Task requirements – Taking the line that contains "Vietnam;Lao, site loc_0249, 2018-11-13" as the starting point, give again exactly every line up to and including the last line of the records below.

Collected data entries:

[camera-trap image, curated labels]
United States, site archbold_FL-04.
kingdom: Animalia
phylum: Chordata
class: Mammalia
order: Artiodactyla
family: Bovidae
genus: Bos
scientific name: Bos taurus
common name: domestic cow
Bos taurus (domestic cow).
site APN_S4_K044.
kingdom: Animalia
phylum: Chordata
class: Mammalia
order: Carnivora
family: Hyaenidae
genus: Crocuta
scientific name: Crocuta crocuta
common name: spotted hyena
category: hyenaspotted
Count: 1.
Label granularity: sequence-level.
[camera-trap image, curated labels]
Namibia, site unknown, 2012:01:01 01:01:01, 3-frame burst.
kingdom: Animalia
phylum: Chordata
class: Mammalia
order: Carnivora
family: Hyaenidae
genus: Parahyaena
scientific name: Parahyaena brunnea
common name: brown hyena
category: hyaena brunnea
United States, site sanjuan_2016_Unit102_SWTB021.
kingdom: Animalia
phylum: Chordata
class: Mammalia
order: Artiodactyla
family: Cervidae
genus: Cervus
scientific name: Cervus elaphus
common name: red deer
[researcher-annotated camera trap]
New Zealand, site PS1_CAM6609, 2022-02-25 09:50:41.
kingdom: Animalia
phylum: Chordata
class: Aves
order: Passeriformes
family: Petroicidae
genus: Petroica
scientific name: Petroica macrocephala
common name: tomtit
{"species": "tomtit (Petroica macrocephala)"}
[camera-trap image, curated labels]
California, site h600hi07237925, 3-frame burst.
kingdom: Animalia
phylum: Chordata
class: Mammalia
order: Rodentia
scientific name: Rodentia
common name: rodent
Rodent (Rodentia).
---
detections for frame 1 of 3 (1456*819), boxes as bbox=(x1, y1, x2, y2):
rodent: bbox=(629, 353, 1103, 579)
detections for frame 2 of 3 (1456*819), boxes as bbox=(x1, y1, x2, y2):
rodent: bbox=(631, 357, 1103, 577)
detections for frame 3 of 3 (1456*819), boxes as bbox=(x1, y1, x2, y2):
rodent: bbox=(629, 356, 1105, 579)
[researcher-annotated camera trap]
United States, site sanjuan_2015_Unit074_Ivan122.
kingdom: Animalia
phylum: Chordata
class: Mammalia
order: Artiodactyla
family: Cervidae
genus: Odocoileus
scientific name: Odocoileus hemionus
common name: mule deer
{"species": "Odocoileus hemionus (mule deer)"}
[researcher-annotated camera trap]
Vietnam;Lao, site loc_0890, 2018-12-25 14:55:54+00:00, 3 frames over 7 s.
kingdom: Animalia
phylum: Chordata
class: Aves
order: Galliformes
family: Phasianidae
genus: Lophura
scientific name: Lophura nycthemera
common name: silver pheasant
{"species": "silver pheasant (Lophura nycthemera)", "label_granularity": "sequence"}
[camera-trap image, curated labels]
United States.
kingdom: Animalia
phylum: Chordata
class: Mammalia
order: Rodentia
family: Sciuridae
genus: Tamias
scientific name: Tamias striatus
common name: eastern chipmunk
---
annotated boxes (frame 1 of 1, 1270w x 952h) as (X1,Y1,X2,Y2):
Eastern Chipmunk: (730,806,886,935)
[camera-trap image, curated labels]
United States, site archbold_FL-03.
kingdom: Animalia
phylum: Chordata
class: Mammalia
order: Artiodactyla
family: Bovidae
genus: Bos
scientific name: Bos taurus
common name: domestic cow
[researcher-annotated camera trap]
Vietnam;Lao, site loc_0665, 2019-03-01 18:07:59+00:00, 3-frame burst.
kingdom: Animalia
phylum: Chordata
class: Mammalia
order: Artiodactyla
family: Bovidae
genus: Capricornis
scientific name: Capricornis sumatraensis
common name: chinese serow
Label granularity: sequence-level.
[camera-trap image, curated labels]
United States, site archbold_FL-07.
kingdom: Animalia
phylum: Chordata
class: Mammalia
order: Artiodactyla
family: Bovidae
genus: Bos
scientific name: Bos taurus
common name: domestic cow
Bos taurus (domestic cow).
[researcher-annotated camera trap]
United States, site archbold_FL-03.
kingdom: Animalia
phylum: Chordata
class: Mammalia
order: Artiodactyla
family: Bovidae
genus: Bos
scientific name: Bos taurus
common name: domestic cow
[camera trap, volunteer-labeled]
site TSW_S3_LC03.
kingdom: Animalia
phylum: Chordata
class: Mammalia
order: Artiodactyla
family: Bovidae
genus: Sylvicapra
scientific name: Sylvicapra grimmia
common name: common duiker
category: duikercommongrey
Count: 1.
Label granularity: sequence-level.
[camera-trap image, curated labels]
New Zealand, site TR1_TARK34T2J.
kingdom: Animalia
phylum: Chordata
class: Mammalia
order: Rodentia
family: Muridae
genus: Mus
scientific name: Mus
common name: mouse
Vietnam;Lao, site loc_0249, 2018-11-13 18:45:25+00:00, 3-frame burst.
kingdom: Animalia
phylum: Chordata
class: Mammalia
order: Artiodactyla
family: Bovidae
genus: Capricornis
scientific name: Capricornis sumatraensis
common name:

Task output –
Vietnam;Lao, site loc_0249, 2018-11-13 18:45:25+00:00, 3-frame burst.
kingdom: Animalia
phylum: Chordata
class: Mammalia
order: Artiodactyla
family: Bovidae
genus: Capricornis
scientific name: Capricornis sumatraensis
common name:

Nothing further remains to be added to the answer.